:: EXCERPTED TEXT ::
╭──

Depending on the identified grid violation, various planning measures can be implemented. The following Table 2 shows an overview of the use cases of the planning measures, which are explained later on. Starting with the two measures implemented within the conventional planning strategy, the cable and substation transformer measures remedy the grid violation locally without affecting other identified grid limit violations. For instance, when the substation transformer is overloaded in addition to several cable sections, the application of substation transformer measures remedies the local loading violation without having a significant impact on the overloaded cable sections. On the other side, the measures within the innovative planning strategy can have a grid-wide impact on limit violations. The measures are explained in detail in the upcoming section.

3.2.1. Conventional Planning Strategy

This approach represents the traditional planning measures performed by DSOs and that have been established as standard planning options. These include the installation of new equipment such as cable or transformer or the application of a grid operational measure. These options are discussed in the following sections.
  • Cable measures
Cable measures are considered to be one of the main tools of grid planning. These cannot only remedy overloads in the grid but can also remedy voltage violations at certain nodes in the grid. Cable measures can generally be classified into two main categories; grid reinforcement and grid expansion.
As for grid reinforcement, the grid topology is maintained and the cable measures are performed at the already existing cable routes. In case the overloaded cable is identified to have a cable cross-section area smaller than the DSO’s standard cable cross-section area or when the cable insulation type is considered to be old (e.g., NKBA), a cable replacement is performed. In this case, the new cable replaces the existing overloaded cable. However, if the overloaded cable has a cross-section area corresponding to the current standard cross-section area and has a relatively new insulation type (e.g., N2XS2Y), the cable is reinforced with a second new cable. In both cases, the newly constructed cable is laid in the same route as the overloaded cable.
As for grid expansion, the grid topology is changed by constructing a new cable route directly connecting the grid nodes. For instance, when the load significantly increases at a substation feeder, some of the load can be shifted to a newly constructed feeder. On one hand, this measure can drastically reduce the load on the existing feeder. However, on the other hand, the space for constructing new feeders may not be always available, especially at jammed substations in highly dense areas.

╰──

:: WORK ORDER A ::
Decide whether each statement below agrees with the grid planning text. Answer yes or no for each, and quote the deciding words of the text. (i) Substation transformer measures remedy a local loading violation without significantly affecting overloaded cable sections. (ii) In grid reinforcement, the grid topology is changed. (iii) A cable with an old insulation type such as NKBA is reinforced with a second new cable.
:: WORK ORDER B ::
From the grid planning text, copy the passage that starts at the words "As for grid reinforcement, the" and ends after the words "the overloaded cable.".
:: WORK ORDER C ::
According to the grid planning text, into which two main categories can cable measures generally be classified?

:: INFORMATION ::
╭──

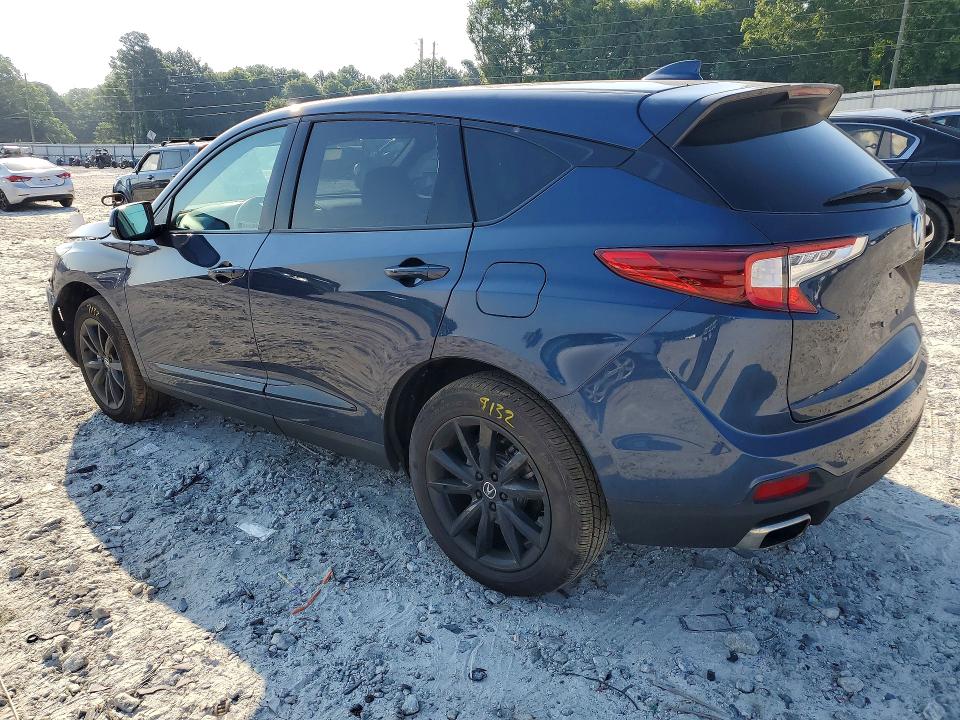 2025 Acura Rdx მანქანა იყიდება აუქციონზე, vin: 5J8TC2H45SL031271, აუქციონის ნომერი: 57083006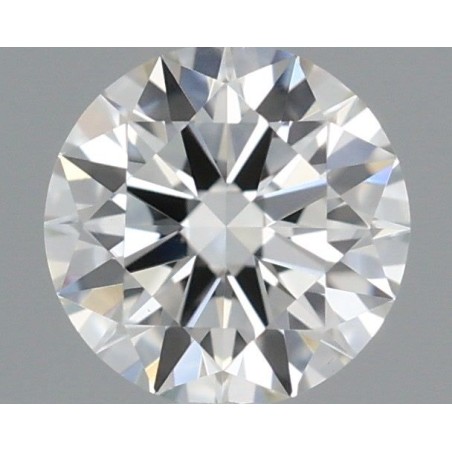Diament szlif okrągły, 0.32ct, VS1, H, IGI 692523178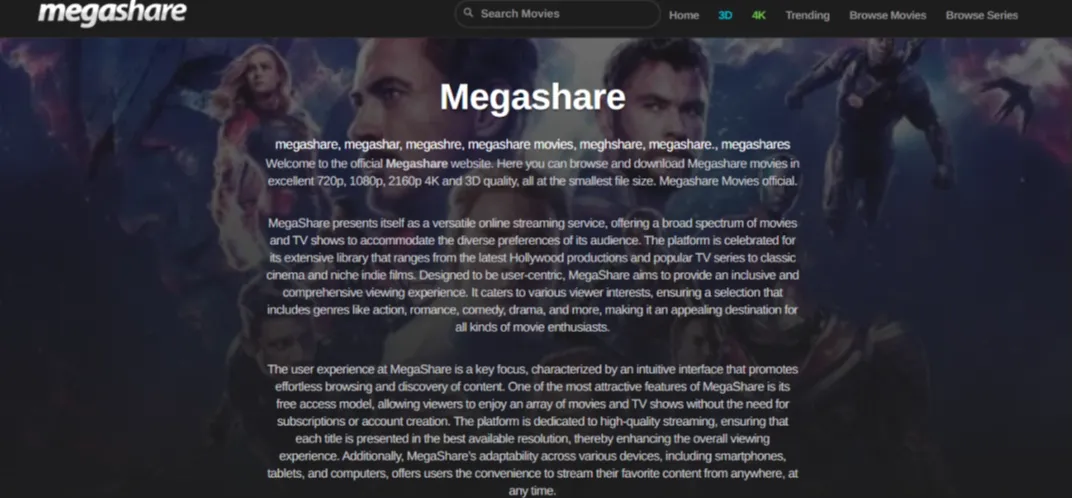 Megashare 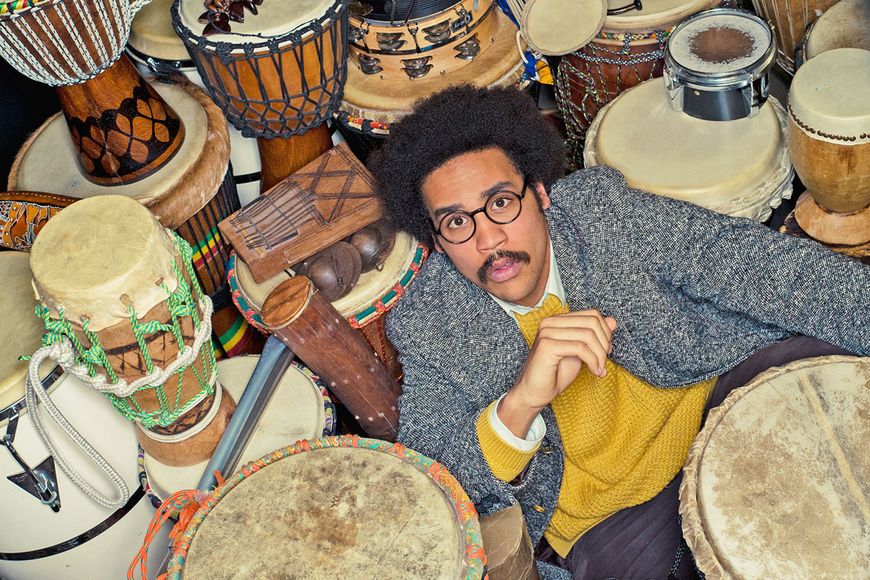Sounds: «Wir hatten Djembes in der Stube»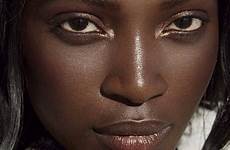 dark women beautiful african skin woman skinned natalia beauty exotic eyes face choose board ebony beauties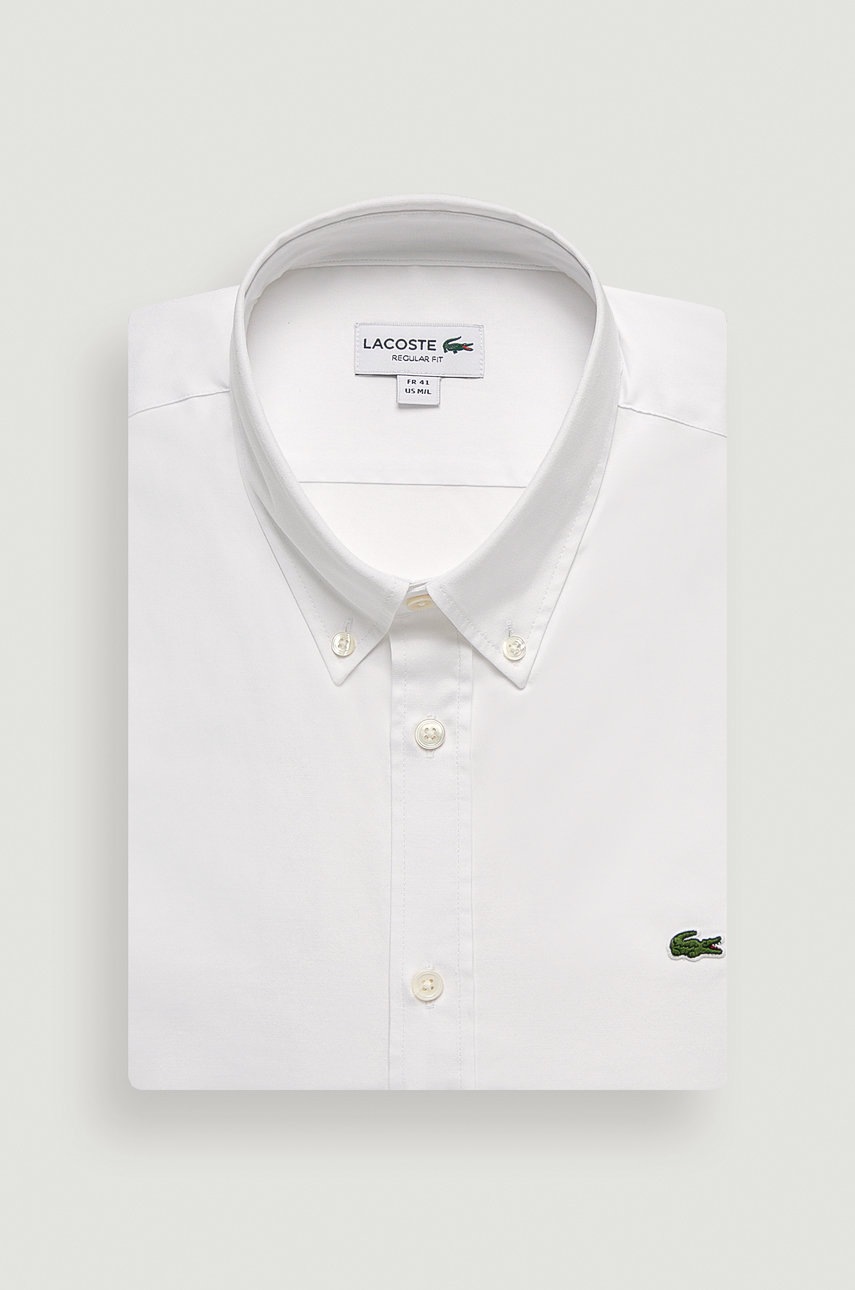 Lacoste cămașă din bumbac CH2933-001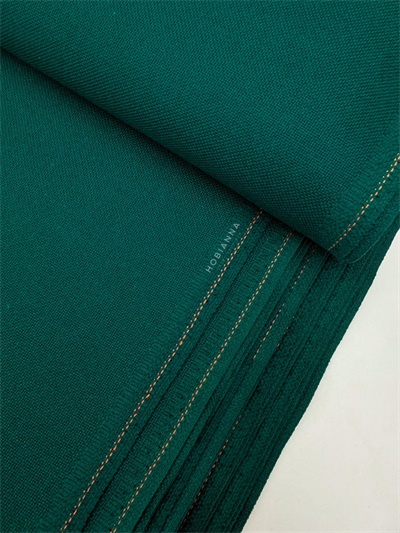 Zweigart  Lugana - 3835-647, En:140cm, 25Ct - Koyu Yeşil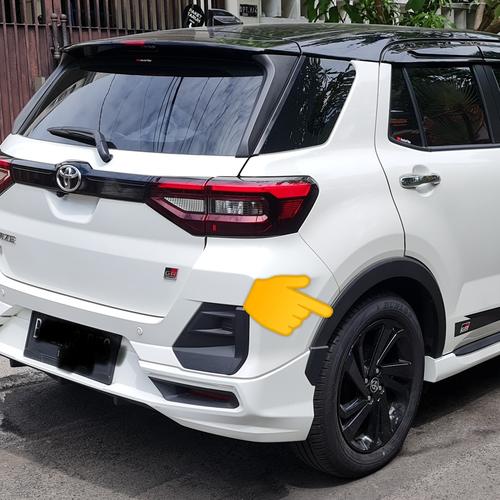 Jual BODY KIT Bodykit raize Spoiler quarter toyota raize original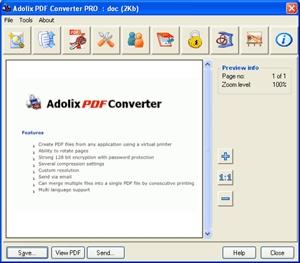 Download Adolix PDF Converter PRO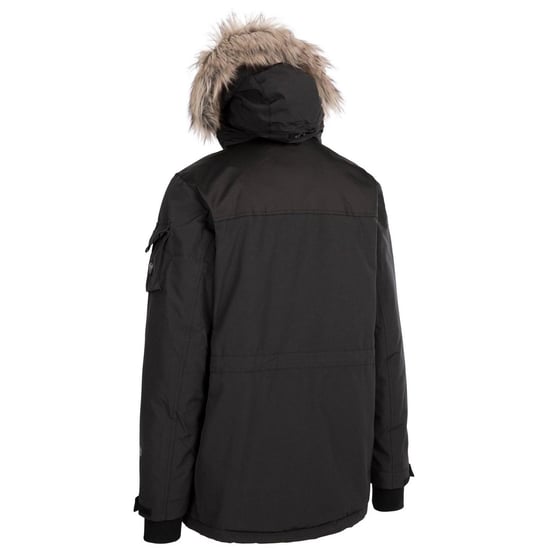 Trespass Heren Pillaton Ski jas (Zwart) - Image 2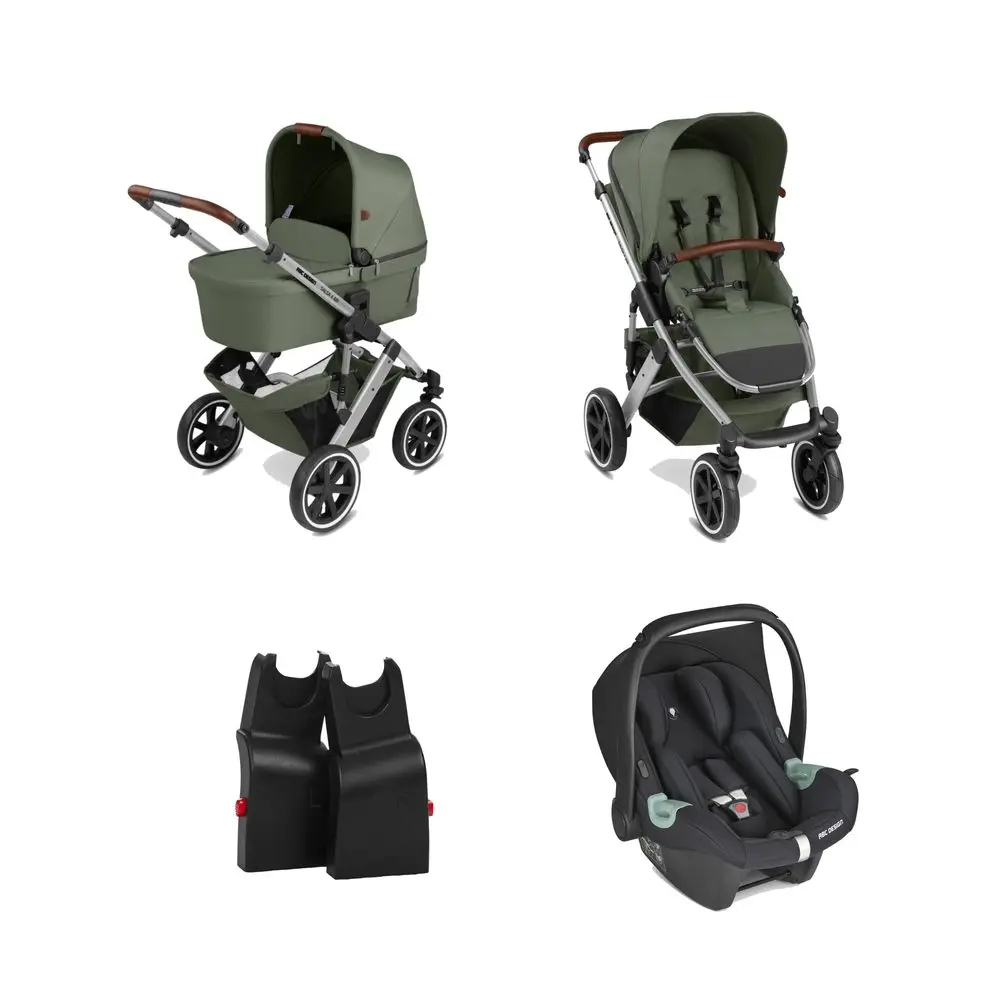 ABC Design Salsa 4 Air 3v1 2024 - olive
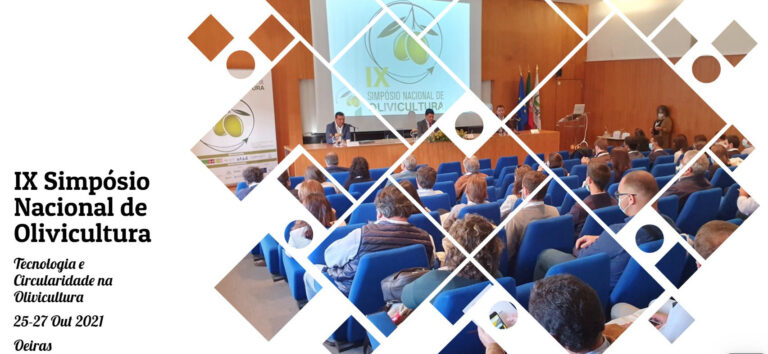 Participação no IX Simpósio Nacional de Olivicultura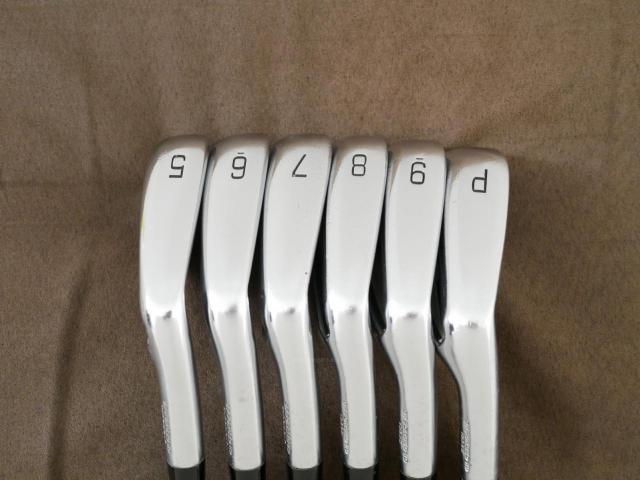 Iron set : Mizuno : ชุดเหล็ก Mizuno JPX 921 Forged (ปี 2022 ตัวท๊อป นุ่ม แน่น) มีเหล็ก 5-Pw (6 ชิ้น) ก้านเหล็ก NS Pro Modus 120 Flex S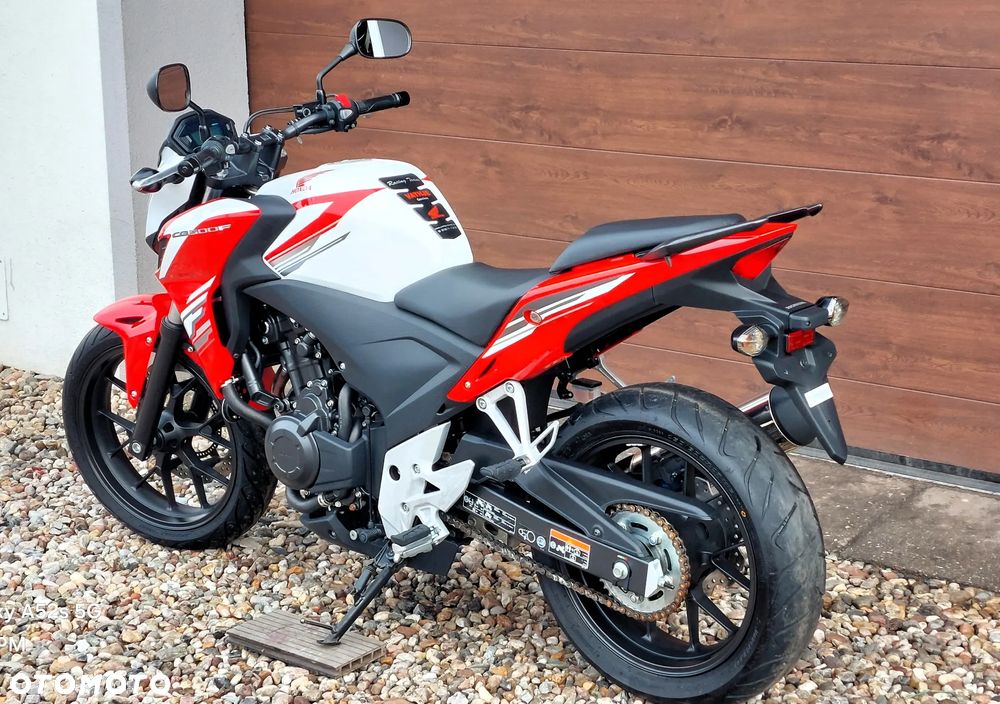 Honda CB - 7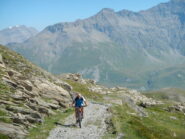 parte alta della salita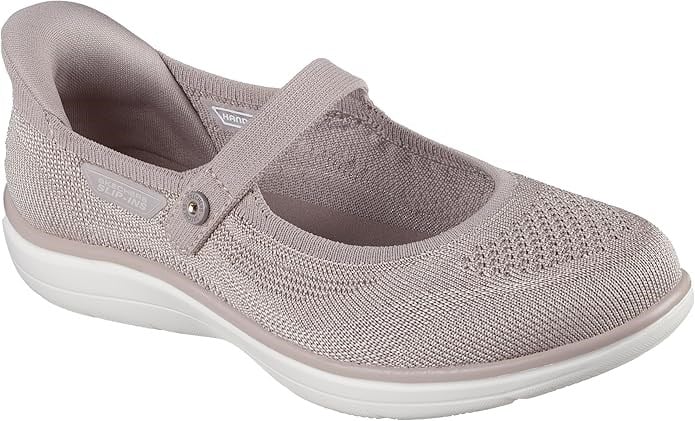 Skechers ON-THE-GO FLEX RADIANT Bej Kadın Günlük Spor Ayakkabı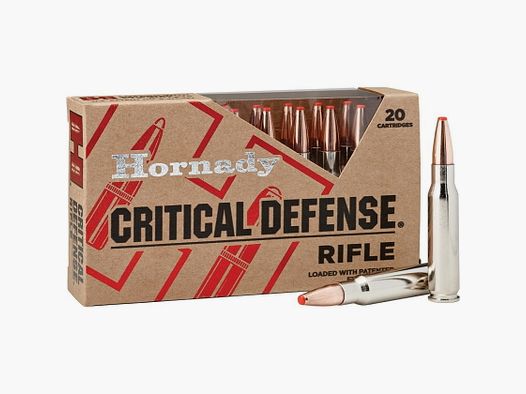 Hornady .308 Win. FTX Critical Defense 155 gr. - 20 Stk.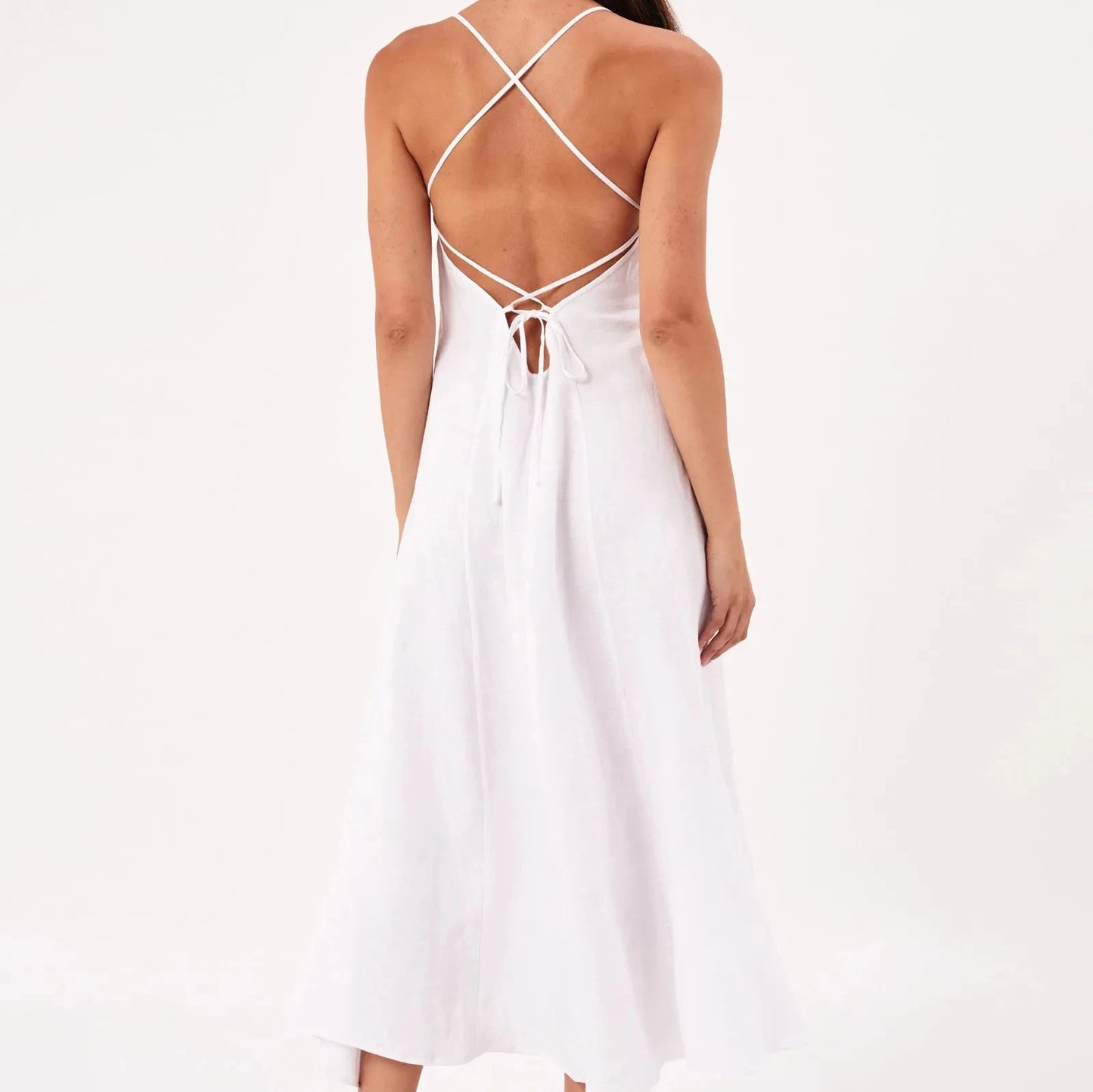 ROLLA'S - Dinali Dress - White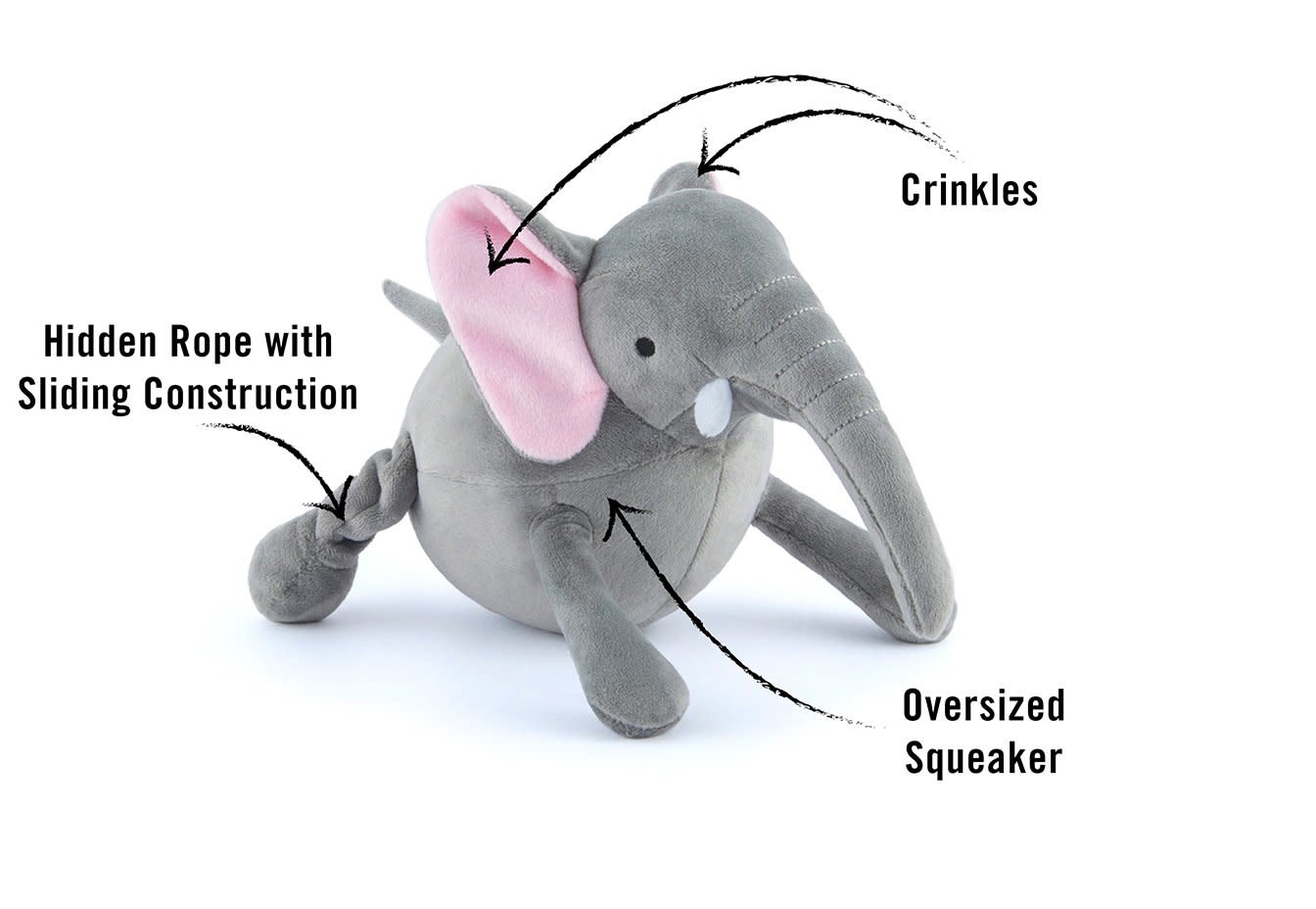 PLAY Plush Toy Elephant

╰──

:: YOUR RESPONSE A ::
(i) Yes: "the application of substation transformer measures remedies the local loading violation without having a significant impact on the overloaded cable sections"
(ii) No: "the grid topology is maintained and the cable measures are performed at the already existing cable routes"
(iii) No: "when the cable insulation type is considered to be old (e.g., NKBA), a cable replacement is performed"

:: YOUR RESPONSE B ::
As for grid reinforcement, the grid topology is maintained and the cable measures are performed at the already existing cable routes. In case the overloaded cable is identified to have a cable cross-section area smaller than the DSO’s standard cable cross-section area or when the cable insulation type is considered to be old (e.g., NKBA), a cable replacement is performed. In this case, the new cable replaces the existing overloaded cable. However, if the overloaded cable has a cross-section area corresponding to the current standard cross-section area and has a relatively new insulation type (e.g., N2XS2Y), the cable is reinforced with a second new cable. In both cases, the newly constructed cable is laid in the same route as the overloaded cable.

:: YOUR RESPONSE C ::
Grid reinforcement and grid expansion.